Vivre dans les fièvres de la fiction

Publié le 16 juillet 2021
Les écrivains et scénaristes imaginatifs ont de quoi déprimer. Ils sont dépassés non par la «réalité» mais par toutes sortes de fictions qui s’imposent à nous. La fièvre est partout. Nous devenons les spectateurs et parfois les acteurs d’un film aux cent versions.

Incroyable histoire. Un commando de 26 militaires colombiens à la retraite, aidés par deux Américains qui se disent interprètes de l’équipe, va flinguer le président de Haïti dans sa maison. Les tueurs auraient été recrutés par offre d’emploi sur un site spécialisé. Une superproduction qui en rajoute une couche à la tragédie de ce peuple martyr à l’histoire héroïque. Le suspense dure: qui a payé l’opération? Sujet de film!
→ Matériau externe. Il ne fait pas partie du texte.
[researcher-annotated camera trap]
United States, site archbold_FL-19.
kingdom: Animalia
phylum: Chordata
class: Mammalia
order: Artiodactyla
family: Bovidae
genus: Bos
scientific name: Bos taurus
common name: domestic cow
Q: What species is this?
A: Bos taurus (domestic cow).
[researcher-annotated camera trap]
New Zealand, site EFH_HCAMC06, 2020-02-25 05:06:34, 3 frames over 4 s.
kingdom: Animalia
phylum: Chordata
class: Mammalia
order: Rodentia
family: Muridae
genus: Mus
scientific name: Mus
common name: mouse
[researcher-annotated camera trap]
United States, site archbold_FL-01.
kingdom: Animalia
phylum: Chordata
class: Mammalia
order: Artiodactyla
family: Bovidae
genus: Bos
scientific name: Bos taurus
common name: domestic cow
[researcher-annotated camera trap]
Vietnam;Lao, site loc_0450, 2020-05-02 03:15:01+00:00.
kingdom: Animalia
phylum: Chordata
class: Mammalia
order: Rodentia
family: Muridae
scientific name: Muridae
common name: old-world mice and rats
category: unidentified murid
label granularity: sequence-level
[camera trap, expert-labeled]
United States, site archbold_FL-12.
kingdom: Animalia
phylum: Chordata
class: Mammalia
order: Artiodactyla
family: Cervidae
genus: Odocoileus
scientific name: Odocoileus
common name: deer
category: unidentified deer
En Centrafrique, les mercenaires russes du «groupe Wagner» appuient le gouvernement les armes à la main. Ils se sont mis en scène dans un long-métrage de fiction/réalité présenté à Bangui et diffusé sur le net. Avec toutes les grosses ficelles du genre.

Quant au plumitif qui aurait échafaudé une story à partir de chauve-souris ou de tripatouillage de virus en laboratoire au fond de la Chine jusqu’à conduire à l’affolement de la planète entière, hier il n’aurait guère été pris au sérieux. Son bouquin serait resté dans les rayons réservés aux obsédés de science-fiction. Banni pour complotisme forcené. Et pourtant…

Cette saga n’en finit pas. Propulsée par le premier composant du genre: la peur. Assaisonnée par l’ingrédient subséquent: le triomphe de quelques héros, de quelques margoulins et de quelques potentats.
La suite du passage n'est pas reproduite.